| Supplied text |

Gene therapy for PNP deficiency protocol
Abstract
Purine nucleoside phosphorylase (PNP) is a key enzyme required for the degradation of purine nucleosides into uric acid or their salvage into nucleic acids. Patients who are deficient in PNP suffer from progressive T cell immunodeficiency, with increased susceptibility to infections, autoimmunity, and neurologic abnormalities. In the absence of successful treatment to restore immune function, these patients rarely survive to adulthood. Hematopoietic stem cell transplantation is the only known cure for PNP deficiency. Use of an HLA-matched donor is preferable as the outcome with alternative donors have been variable; however, this option is rarely available.
Gene therapy represents a therapeutic option that bypasses the need for a donor, and thus associated complications. Although first generation γ-retroviral vectors have been successful in some immunodeficiencies, in others, evidence of insertional mutagenesis prompted a halt in their use. More recently, the introduction of safer lentiviral vectors holds promise in offering a viable option to treat immunodeficiency.
Here, we present a clinical trial protocol utilizing self-inactivating lentiviral vectors to treat PNP deficiency. Patients will be evaluated up to 3 years post-transplantation to determine the safety of lentiviral-treated stem cell infusion, as well as the extent of immune reconstitution.
Statement of novelty: This protocol describes the novel treatment of PNP deficiency using lentiviral-based gene therapy.
Study summary
Purpose
This is a Phase I/II clinical trial to study the safety and efficacy of gene therapy in purine nucleoside phosphorylase (PNP) deficiency. CD34+ stem cells derived from PNP-deficient patients will be transplanted after the transduction of normal PNP cDNA using lentiviral vector.
The primary outcome is to determine the safety of infusing lentiviral-treated stem cells, while the secondary outcome will be assessment of reconstitution of mature lymphocytes carrying the normal PNP gene.
Rationale
Profound T cell immunodeficiencies are life-threatening conditions which require urgent assessment and consideration of curative measures, such as hematopoietic stem cell transplantation. Many of these infants, but not all, can be identified shortly after birth by screening for T cell receptor excision circle (TREC) levels (Buckley 2012), an indication of thymic function and T cell development (Douek et al. 1998). The most studied subgroup of these patients are infants born with severe combined immunodeficiency (SCID). Prior to the implementation of newborn screening (NBS), and in jurisdictions where NBS is unavailable, infants with SCID typically present in the first year of life with viral or fungal lung infections, chronic diarrhea, and failure to thrive (McWilliams et al. 2015). Immune evaluation in these patients reveals profound T cell lymphopenia according to the underlying genetic condition afflicting these patients (Shearer et al. 2014).

| Exercise requirements |
1: According to the PNP deficiency protocol, why is an HLA-matched donor preferred for hematopoietic stem cell transplantation? Answer in one to three sentences.
2: Quote the PNP deficiency protocol from "Statement of novelty: This" to "using lentiviral vector.".
The listing that comes next has no connection to the PNP deficiency protocol.

Items listed in a dataset:
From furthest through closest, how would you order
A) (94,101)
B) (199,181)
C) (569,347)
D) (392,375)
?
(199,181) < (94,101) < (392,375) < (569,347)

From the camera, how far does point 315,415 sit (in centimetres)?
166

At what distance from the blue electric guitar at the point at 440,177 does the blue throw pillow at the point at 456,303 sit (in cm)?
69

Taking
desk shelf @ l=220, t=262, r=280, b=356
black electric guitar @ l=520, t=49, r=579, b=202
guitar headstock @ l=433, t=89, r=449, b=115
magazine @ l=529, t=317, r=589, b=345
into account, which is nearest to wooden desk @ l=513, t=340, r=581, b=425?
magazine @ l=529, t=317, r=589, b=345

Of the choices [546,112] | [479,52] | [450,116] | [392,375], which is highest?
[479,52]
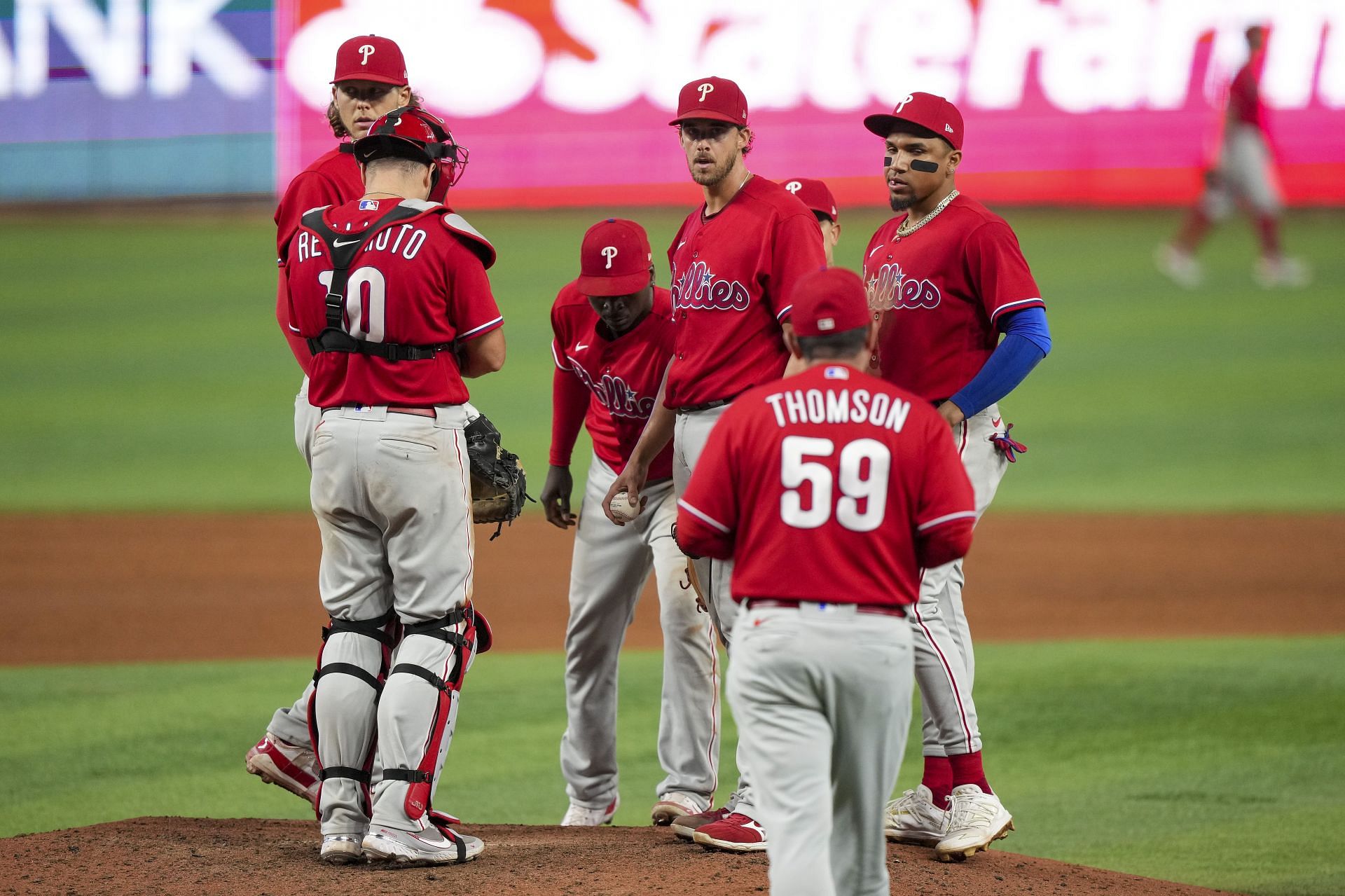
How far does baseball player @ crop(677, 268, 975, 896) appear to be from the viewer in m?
3.15

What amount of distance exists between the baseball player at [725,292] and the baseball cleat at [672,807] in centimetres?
46

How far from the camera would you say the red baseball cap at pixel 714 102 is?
4281mm

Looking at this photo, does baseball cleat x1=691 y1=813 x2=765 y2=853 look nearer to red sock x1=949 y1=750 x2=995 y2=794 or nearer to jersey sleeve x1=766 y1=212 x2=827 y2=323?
red sock x1=949 y1=750 x2=995 y2=794

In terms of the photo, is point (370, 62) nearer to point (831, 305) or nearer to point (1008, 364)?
point (831, 305)

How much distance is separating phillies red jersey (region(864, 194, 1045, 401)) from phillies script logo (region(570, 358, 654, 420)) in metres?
0.95

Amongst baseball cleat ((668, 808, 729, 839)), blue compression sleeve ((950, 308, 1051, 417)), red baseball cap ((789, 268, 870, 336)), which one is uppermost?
red baseball cap ((789, 268, 870, 336))

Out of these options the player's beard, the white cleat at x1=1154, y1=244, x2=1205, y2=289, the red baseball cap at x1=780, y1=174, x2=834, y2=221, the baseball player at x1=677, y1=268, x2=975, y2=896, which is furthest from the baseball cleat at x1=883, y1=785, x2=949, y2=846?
the white cleat at x1=1154, y1=244, x2=1205, y2=289

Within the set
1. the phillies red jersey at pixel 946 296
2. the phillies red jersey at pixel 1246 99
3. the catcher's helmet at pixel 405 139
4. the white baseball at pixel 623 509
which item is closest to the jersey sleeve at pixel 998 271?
the phillies red jersey at pixel 946 296

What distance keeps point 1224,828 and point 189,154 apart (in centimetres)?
2086

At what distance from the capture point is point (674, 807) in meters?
4.82

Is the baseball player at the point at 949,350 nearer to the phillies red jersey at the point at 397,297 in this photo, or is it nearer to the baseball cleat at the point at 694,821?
the baseball cleat at the point at 694,821

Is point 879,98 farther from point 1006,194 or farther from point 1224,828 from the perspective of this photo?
point 1224,828

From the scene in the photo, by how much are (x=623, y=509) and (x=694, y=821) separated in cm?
101

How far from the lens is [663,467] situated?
505cm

| Task-by-task results |
1: An HLA-matched donor is preferred because outcomes with alternative donors have been variable. The protocol also notes that this option is rarely available.

2:
Statement of novelty: This protocol describes the novel treatment of PNP deficiency using lentiviral-based gene therapy.
Study summary
Purpose
This is a Phase I/II clinical trial to study the safety and efficacy of gene therapy in purine nucleoside phosphorylase (PNP) deficiency. CD34+ stem cells derived from PNP-deficient patients will be transplanted after the transduction of normal PNP cDNA using lentiviral vector.